The staff has completed its survey of load handling operations at operating plants, including design and procedural measures that prevent or mitigate the consequences of a heavy load handling accident and has prepared a draft report containing the NRC staff's resolution of this issue including revised criteria and other recommendations. This report is expected to be issued for public comment in January 1980. The report will provide the basis for revisions to the Standard Review Plan (SRP) and Regulatory Guides, if needed, that can be used in future reviews of new plants and will provide the basis for implementing additional requirements and procedures, in operating plants.

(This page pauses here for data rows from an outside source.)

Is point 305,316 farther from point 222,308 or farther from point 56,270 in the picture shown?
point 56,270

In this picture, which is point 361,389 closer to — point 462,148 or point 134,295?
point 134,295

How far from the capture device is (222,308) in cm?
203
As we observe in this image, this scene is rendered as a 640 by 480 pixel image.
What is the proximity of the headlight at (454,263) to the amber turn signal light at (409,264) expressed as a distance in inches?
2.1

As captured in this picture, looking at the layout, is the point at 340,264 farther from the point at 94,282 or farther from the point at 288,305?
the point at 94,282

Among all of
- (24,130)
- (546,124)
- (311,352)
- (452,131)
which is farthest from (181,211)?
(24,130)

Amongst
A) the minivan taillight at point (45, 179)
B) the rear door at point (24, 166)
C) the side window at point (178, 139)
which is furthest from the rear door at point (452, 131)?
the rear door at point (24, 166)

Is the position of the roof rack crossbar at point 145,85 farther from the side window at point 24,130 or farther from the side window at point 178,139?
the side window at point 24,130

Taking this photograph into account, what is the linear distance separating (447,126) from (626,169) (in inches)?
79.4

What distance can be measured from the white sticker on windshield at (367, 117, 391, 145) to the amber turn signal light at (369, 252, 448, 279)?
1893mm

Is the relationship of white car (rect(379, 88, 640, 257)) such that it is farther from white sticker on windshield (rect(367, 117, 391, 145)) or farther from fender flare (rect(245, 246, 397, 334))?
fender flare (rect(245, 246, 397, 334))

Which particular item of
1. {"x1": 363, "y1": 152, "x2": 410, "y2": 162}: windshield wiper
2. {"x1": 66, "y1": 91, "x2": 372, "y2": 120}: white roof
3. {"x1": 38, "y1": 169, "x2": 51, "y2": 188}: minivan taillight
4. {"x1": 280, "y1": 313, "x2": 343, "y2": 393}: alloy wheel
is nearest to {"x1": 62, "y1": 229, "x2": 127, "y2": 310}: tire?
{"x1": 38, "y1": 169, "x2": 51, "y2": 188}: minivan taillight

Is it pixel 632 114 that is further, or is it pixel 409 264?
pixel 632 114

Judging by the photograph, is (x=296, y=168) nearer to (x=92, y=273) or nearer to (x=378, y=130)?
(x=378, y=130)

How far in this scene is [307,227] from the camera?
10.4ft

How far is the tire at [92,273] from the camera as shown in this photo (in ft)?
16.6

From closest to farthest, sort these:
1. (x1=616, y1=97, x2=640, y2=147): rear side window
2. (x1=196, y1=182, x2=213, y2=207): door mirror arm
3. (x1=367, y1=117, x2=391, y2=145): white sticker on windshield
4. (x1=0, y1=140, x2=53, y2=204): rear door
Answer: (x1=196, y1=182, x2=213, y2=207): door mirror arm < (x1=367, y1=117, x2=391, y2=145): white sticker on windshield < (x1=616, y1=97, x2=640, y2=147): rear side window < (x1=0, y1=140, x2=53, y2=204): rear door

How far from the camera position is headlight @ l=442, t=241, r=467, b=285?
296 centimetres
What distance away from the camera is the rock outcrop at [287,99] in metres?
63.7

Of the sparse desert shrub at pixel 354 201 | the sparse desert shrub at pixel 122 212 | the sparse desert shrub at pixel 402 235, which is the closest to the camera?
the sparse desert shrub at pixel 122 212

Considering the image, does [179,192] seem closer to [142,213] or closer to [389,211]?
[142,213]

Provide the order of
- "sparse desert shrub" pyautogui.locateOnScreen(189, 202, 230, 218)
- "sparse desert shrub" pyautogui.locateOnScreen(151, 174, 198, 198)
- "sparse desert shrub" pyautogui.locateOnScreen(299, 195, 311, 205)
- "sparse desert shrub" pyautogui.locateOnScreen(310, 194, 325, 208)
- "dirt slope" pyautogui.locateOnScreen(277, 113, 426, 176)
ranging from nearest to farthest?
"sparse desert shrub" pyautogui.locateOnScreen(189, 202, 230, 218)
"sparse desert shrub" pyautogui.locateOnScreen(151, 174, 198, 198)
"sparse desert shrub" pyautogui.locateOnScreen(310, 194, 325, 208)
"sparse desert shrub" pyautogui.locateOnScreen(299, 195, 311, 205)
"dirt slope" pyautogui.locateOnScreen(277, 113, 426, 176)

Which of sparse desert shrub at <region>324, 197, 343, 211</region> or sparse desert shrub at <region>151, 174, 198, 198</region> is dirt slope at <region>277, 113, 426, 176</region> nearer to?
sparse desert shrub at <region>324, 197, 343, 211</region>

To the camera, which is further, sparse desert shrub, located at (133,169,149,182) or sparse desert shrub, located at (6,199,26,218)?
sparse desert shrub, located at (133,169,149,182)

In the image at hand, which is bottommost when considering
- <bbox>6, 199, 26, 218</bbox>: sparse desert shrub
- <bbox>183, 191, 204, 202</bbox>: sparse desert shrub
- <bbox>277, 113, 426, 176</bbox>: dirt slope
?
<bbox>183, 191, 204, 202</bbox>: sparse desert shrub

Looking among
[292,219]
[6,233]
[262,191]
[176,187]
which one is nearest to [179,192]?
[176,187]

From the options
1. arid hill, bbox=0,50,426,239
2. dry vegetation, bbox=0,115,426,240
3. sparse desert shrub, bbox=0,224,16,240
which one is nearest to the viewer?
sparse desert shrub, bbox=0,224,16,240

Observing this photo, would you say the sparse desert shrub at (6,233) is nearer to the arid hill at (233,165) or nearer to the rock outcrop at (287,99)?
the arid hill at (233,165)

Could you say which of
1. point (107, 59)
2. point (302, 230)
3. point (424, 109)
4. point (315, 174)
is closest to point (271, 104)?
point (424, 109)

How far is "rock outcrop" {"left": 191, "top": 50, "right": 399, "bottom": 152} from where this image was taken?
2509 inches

Although Task A-36 will result in generic criteria, implementation of these criteria will be dependent on plant design characteristics and the specific procedures in effect at each particular plant, and will consequently require a plant-by-plant review.

Seismic Design Criteria

NRC regulations require that nuclear power plant structures, systems and components important to safety be designed to withstand the effects of natural phenomena such as earthquakes. Detailed requirements and guidance regarding the seismic design of nuclear plants is provided in the NRC regulations and in Regulatory Guides. However, there are a number of plants with construction permits and operating licenses issued before the NRC's current regulations and regulatory guidance were in place. For this reason, rereviews of the seismic design of various plants are being undertaken (principally as part of the Commission's Systematic Evaluation Program) to assure that these plants do not present an undue risk to the public.

The NRC staff is conducting Generic Task A-40 as part of the NRC Program for Resolution of Generic Issues. Task A-40 is a compendium of short-term efforts to support the reevaluation of the seismic design of operating reactors, and to support licensing activity in general. The objective of the task is, in part, to investigate selected areas of the seismic design sequence to determine the conservatism for all types of sites, to investigate alternative approaches to part of the design sequence, and to estimate quantitatively the overall conservatism of the design sequence. In this manner the program will aid the NRC staff in performing its reviews of the seismic design of operating reactors.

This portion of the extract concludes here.